Extracted records »
== Segment start ==
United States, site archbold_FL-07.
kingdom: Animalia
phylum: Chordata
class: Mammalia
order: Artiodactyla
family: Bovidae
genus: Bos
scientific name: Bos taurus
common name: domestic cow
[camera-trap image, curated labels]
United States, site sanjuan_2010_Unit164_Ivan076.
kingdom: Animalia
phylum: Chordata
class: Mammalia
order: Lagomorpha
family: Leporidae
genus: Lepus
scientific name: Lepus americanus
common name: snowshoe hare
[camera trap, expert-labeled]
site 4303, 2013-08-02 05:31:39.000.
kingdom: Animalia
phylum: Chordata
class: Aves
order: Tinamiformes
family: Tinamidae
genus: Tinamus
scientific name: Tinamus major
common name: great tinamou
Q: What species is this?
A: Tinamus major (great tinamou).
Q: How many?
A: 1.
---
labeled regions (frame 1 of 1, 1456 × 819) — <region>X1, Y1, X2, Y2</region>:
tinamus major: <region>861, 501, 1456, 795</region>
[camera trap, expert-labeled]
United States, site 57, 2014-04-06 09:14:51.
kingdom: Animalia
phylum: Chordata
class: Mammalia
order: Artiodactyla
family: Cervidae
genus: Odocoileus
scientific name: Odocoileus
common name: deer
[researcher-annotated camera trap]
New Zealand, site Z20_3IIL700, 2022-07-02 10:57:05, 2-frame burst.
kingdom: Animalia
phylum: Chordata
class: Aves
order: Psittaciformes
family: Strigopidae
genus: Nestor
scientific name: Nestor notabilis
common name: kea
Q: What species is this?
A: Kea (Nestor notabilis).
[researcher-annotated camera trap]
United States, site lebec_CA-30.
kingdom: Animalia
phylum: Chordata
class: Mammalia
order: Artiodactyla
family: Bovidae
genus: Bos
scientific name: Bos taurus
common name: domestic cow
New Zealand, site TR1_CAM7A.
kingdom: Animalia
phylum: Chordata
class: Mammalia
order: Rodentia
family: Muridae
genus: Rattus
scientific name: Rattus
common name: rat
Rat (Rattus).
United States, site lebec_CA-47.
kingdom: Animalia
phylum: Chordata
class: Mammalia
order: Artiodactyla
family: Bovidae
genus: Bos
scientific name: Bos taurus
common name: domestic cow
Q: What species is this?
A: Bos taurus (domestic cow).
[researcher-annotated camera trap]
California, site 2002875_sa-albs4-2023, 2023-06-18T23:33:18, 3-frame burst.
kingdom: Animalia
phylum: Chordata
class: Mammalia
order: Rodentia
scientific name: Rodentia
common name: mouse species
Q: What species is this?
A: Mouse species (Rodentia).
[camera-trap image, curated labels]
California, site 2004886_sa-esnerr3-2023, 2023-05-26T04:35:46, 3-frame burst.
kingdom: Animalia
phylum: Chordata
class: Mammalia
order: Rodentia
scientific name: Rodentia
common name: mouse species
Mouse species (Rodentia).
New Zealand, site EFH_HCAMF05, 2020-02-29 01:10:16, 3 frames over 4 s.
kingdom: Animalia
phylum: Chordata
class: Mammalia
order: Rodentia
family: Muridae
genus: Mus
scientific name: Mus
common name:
== Segment end ==
Your goal »
Copy out each line in the preceding records that contains "scientific".

Answer area »
scientific name: Bos taurus
scientific name: Lepus americanus
scientific name: Tinamus major
scientific name: Odocoileus
scientific name: Nestor notabilis
scientific name: Bos taurus
scientific name: Rattus
scientific name: Bos taurus
scientific name: Rodentia
scientific name: Rodentia
scientific name: Mus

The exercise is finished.